Der Außenpolitischer Ausschuss hat den gegenständlichen Staatsvertrag in seiner Sitzung am 30. Juni 2004 in Verhandlung genommen. An der Debatte beteiligten sich die Abgeordneten Mag. Ulrike Lunacek, Dr. Caspar Einem, Herbert Scheibner und Marianne Hagenhofer sowie die Bundesministerin für auswärtige Angelegenheiten Dr. Benita Ferrero-Waldner.

 

Bei der Abstimmung wurde einstimmig beschlossen, dem Hohen Haus die Genehmigung des Abschlusses dieses Staatsvertrages zu empfehlen.
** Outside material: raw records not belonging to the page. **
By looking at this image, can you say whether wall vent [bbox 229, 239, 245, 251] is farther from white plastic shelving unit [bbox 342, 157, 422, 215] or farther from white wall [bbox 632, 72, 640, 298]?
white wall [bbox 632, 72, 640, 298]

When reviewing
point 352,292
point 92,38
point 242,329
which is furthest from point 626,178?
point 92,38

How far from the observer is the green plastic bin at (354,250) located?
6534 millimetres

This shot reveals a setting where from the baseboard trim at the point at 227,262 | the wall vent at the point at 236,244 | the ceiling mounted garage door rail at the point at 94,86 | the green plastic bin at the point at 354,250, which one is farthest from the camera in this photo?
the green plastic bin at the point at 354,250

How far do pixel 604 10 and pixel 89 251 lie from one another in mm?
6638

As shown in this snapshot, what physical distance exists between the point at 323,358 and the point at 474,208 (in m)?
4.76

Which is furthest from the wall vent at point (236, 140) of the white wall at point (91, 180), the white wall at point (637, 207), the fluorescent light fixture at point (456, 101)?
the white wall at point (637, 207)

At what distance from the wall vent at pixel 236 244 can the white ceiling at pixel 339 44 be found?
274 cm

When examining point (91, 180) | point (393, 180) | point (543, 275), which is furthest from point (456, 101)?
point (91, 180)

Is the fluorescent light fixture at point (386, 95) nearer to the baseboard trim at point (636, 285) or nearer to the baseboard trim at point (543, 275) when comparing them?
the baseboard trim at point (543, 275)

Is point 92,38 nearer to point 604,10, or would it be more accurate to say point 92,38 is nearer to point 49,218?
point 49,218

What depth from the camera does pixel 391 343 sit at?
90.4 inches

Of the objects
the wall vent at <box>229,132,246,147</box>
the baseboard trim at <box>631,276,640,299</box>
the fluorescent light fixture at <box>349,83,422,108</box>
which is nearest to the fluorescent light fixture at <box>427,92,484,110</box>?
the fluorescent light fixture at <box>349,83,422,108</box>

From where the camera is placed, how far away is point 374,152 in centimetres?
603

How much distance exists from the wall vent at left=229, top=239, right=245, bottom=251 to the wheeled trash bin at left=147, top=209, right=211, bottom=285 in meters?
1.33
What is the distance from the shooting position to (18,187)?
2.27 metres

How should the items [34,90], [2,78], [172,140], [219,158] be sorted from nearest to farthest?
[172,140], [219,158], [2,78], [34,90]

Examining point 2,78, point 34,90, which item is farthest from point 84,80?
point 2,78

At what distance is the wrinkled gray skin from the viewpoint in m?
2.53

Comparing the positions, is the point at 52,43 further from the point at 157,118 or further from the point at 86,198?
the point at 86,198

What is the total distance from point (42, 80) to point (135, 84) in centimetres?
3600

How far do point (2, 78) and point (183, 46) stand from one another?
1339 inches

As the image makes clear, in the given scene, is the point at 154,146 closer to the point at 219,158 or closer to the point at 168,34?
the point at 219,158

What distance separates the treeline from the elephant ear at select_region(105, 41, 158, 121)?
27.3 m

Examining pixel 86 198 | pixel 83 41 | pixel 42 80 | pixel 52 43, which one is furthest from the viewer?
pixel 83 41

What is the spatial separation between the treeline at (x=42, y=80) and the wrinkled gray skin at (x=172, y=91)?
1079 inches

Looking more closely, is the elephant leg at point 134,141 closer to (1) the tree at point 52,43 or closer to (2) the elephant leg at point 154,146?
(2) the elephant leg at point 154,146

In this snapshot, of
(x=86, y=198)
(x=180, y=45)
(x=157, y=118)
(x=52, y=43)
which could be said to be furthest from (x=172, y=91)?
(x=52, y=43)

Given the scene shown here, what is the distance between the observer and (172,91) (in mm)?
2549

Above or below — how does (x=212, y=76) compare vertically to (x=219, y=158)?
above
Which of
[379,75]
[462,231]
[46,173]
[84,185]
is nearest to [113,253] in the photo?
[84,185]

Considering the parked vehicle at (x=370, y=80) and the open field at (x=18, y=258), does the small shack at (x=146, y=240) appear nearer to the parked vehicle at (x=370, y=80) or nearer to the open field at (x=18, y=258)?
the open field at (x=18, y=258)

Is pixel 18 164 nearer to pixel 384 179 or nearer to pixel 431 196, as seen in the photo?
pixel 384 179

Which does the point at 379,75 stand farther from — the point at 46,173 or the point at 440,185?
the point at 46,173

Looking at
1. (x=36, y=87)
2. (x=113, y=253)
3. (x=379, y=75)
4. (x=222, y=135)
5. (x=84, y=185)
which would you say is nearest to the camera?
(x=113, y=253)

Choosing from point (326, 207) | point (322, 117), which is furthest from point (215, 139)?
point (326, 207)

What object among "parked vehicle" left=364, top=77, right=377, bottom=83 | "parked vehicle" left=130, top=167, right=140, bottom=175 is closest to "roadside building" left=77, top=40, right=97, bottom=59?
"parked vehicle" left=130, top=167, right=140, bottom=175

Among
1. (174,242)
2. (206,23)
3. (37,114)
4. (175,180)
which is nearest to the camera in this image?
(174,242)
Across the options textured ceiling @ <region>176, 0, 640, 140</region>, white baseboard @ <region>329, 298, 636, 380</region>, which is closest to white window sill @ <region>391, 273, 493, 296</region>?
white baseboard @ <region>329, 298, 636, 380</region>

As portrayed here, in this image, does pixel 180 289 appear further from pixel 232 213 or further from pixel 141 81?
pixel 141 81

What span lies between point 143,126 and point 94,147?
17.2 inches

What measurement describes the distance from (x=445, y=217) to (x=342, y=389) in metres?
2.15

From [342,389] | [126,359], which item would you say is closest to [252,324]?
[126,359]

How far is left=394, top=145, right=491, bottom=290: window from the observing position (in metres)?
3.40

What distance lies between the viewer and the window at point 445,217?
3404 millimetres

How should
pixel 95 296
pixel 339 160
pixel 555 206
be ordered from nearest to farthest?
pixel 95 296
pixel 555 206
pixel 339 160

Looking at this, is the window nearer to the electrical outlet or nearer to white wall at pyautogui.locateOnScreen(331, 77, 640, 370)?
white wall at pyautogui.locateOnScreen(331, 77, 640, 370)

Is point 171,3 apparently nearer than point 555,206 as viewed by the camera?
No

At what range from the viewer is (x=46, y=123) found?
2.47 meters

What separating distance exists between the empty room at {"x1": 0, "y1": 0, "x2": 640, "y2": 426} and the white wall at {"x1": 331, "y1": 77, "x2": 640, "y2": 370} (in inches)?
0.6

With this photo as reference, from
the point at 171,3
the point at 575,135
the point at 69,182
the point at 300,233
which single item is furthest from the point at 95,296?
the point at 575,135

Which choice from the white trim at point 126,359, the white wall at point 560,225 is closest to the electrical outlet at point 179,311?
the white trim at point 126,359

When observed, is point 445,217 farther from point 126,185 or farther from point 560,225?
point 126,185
Der Außenpolitischer Ausschuss vertritt weiters einstimmig die Auffassung, dass die Bestimmungen des Staatsvertrages zur unmittelbaren Anwendung im innerstaatlichen Bereich ausreichend determiniert sind, sodass sich eine Beschlussfassung des Nationalrates gemäß Art. 50 Abs. 2 B-VG zur Erfüllung des Staatsvertrages erübrigt.
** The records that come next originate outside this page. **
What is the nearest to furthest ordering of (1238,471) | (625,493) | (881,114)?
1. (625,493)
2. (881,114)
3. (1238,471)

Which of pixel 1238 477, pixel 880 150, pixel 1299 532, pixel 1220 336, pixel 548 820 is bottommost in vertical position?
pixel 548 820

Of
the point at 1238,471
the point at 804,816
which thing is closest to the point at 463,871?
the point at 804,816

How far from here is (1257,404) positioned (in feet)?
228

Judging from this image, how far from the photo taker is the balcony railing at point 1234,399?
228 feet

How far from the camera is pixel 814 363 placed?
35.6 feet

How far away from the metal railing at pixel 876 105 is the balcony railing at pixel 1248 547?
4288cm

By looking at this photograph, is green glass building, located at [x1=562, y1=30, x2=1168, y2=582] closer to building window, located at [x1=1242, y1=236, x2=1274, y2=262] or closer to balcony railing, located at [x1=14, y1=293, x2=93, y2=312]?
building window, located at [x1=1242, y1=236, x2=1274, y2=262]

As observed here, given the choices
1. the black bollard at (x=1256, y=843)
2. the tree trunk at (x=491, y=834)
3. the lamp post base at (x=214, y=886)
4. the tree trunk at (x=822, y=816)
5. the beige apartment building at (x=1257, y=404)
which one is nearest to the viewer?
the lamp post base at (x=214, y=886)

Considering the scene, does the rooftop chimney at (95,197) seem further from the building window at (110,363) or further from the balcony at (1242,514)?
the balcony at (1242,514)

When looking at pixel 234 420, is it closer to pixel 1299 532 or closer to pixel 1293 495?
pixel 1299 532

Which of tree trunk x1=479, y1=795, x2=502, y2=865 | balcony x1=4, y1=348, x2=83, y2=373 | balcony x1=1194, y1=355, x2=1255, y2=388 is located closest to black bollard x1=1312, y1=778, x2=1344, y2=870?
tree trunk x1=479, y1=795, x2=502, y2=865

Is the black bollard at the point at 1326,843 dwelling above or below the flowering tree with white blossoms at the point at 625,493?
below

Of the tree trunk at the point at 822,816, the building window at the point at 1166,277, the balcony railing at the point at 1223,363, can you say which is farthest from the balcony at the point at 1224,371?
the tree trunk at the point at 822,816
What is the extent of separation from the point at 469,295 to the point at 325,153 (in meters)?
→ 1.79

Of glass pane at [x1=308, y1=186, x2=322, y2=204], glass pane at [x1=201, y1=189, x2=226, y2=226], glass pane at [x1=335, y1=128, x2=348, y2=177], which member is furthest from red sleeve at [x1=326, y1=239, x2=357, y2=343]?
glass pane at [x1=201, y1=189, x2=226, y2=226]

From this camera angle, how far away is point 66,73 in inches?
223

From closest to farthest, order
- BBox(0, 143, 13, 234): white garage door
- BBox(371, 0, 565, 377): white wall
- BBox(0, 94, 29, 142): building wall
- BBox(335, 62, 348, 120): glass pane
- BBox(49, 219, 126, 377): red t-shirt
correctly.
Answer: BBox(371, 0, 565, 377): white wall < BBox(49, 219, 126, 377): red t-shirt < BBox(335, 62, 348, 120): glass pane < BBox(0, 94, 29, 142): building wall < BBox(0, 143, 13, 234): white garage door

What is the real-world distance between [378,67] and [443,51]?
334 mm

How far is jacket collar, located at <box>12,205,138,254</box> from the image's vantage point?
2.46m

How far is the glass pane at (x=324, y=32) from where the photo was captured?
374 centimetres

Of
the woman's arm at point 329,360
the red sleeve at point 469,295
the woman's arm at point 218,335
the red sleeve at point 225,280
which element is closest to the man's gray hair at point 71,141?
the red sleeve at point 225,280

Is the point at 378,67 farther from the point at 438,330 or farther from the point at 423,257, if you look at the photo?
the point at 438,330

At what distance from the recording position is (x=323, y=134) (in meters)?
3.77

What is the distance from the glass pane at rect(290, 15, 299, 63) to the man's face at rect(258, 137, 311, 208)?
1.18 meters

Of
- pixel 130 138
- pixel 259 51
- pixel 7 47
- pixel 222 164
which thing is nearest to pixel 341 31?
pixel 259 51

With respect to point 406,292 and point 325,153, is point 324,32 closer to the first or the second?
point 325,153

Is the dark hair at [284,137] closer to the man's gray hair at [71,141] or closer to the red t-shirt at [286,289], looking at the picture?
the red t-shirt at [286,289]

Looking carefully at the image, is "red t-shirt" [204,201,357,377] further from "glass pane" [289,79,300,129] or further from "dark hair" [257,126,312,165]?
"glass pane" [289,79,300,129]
Als Ergebnis seiner Beratungen stellt der Außenpolitischer Ausschuss somit den Antrag, der Nationalrat wolle beschließen:

Der Abschluss des Staatsvertrages: Abkommen zwischen der Republik Österreich und dem Haschemitischen Königreich Jordanien über die gegenseitige Hilfeleistung bei Katastrophen oder schweren Unglücksfällen (468 der Beilagen) – dessen Art. 3 Abs. 1 und Art. 8 Abs. 1 und 2 verfassungsändernd sind – wird genehmigt.